[Dataset rows]

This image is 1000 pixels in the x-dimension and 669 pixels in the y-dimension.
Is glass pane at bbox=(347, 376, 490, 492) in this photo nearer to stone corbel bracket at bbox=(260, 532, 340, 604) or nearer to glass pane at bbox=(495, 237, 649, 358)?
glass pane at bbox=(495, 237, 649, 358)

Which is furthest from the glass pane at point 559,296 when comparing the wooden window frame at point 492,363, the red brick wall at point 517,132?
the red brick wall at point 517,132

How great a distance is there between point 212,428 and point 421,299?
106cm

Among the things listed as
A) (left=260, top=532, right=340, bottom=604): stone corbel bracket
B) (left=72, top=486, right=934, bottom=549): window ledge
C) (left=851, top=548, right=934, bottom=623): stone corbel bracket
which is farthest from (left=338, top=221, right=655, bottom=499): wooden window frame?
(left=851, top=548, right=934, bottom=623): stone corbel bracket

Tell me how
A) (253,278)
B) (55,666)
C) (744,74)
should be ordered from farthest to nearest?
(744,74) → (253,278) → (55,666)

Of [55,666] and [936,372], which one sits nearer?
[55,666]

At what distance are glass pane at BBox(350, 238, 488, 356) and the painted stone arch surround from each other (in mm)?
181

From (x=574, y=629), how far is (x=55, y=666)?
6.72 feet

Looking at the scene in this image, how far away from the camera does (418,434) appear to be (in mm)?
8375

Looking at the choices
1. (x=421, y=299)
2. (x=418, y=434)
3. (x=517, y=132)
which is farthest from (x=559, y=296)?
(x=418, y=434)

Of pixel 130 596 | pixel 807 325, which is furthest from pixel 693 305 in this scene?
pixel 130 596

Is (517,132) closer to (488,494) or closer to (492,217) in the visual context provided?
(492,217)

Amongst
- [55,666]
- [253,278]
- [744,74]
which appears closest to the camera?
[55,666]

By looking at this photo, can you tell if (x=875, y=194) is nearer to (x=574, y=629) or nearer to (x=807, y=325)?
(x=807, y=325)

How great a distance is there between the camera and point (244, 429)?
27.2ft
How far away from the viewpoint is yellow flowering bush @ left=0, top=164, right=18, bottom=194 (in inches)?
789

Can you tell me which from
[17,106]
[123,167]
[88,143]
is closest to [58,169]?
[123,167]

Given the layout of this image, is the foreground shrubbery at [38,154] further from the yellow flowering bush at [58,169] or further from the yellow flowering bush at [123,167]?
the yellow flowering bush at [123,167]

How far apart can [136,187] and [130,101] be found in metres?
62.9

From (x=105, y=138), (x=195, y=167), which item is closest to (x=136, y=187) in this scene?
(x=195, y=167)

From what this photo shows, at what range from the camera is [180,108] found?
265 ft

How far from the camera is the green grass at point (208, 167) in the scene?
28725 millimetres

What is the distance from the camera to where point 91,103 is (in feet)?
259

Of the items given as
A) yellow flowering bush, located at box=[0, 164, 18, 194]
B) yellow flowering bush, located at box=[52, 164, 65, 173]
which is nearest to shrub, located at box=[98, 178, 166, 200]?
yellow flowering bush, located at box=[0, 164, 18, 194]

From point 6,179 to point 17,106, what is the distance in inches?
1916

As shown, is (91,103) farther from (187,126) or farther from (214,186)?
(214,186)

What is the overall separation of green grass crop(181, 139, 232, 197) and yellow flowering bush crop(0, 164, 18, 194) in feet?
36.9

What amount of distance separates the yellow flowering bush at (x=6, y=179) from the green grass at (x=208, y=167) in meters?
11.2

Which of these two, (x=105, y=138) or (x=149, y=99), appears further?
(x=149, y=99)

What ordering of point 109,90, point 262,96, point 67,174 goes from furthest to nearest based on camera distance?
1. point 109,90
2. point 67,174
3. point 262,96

• _The exercise_: Retype all of the material above line for line, changing nothing.

• _Exercise answer_:
This image is 1000 pixels in the x-dimension and 669 pixels in the y-dimension.
Is glass pane at bbox=(347, 376, 490, 492) in this photo nearer to stone corbel bracket at bbox=(260, 532, 340, 604) or nearer to glass pane at bbox=(495, 237, 649, 358)?
glass pane at bbox=(495, 237, 649, 358)

Which is furthest from the glass pane at point 559,296 when comparing the wooden window frame at point 492,363, the red brick wall at point 517,132?
the red brick wall at point 517,132

How great a distance is there between point 212,428 and point 421,299?
106cm

Among the things listed as
A) (left=260, top=532, right=340, bottom=604): stone corbel bracket
B) (left=72, top=486, right=934, bottom=549): window ledge
C) (left=851, top=548, right=934, bottom=623): stone corbel bracket
which is farthest from (left=338, top=221, right=655, bottom=499): wooden window frame?
(left=851, top=548, right=934, bottom=623): stone corbel bracket

Tell me how
A) (253,278)
B) (55,666)
C) (744,74)
should be ordered from farthest to nearest?
(744,74) → (253,278) → (55,666)

Of [55,666] and [936,372], which one sits nearer?
[55,666]

At what distance are glass pane at BBox(350, 238, 488, 356) and the painted stone arch surround from each other (in mm)?
181

From (x=574, y=629), how far is (x=55, y=666)?
6.72 feet

Looking at the scene in this image, how far away from the camera does (418,434) appear to be (in mm)?
8375

Looking at the choices
1. (x=421, y=299)
2. (x=418, y=434)
3. (x=517, y=132)
which is farthest from (x=559, y=296)?
(x=418, y=434)

Of pixel 130 596 | pixel 807 325, which is furthest from pixel 693 305 in this scene?
pixel 130 596

Is (517,132) closer to (488,494) or closer to (492,217) in the visual context provided?
(492,217)

Amongst
- [55,666]
- [253,278]
- [744,74]
which appears closest to the camera?
[55,666]

By looking at this photo, can you tell if (x=875, y=194) is nearer to (x=574, y=629) or nearer to (x=807, y=325)?
(x=807, y=325)

How great a distance is there between the camera and point (244, 429)?
27.2ft
How far away from the viewpoint is yellow flowering bush @ left=0, top=164, right=18, bottom=194 (in inches)?
789

Can you tell me which from
[17,106]
[123,167]
[88,143]
is closest to [58,169]?
[123,167]

Given the layout of this image, is the foreground shrubbery at [38,154] further from the yellow flowering bush at [58,169] or further from the yellow flowering bush at [123,167]?
the yellow flowering bush at [123,167]

How far apart can [136,187] and [130,101] be found in metres?
62.9

From (x=105, y=138), (x=195, y=167), which item is closest to (x=136, y=187) in this scene?
(x=195, y=167)

From what this photo shows, at what range from the camera is [180,108] found?
265 ft

How far from the camera is the green grass at point (208, 167) in the scene?
28725 millimetres

What is the distance from the camera to where point 91,103 is (in feet)?
259

Of the items given as
A) yellow flowering bush, located at box=[0, 164, 18, 194]
B) yellow flowering bush, located at box=[52, 164, 65, 173]
which is nearest to shrub, located at box=[98, 178, 166, 200]?
yellow flowering bush, located at box=[0, 164, 18, 194]

From point 6,179 to point 17,106, what is the distance in inches?
1916

As shown, is (91,103) farther from (187,126) or farther from (214,186)?
(214,186)

What is the overall separation of green grass crop(181, 139, 232, 197) and yellow flowering bush crop(0, 164, 18, 194) in feet?
36.9

What amount of distance separates the yellow flowering bush at (x=6, y=179) from the green grass at (x=208, y=167) in meters?
11.2

Which of these two, (x=105, y=138) or (x=149, y=99), appears further?
(x=149, y=99)

What ordering of point 109,90, point 262,96, point 67,174 goes from furthest to nearest based on camera distance?
1. point 109,90
2. point 67,174
3. point 262,96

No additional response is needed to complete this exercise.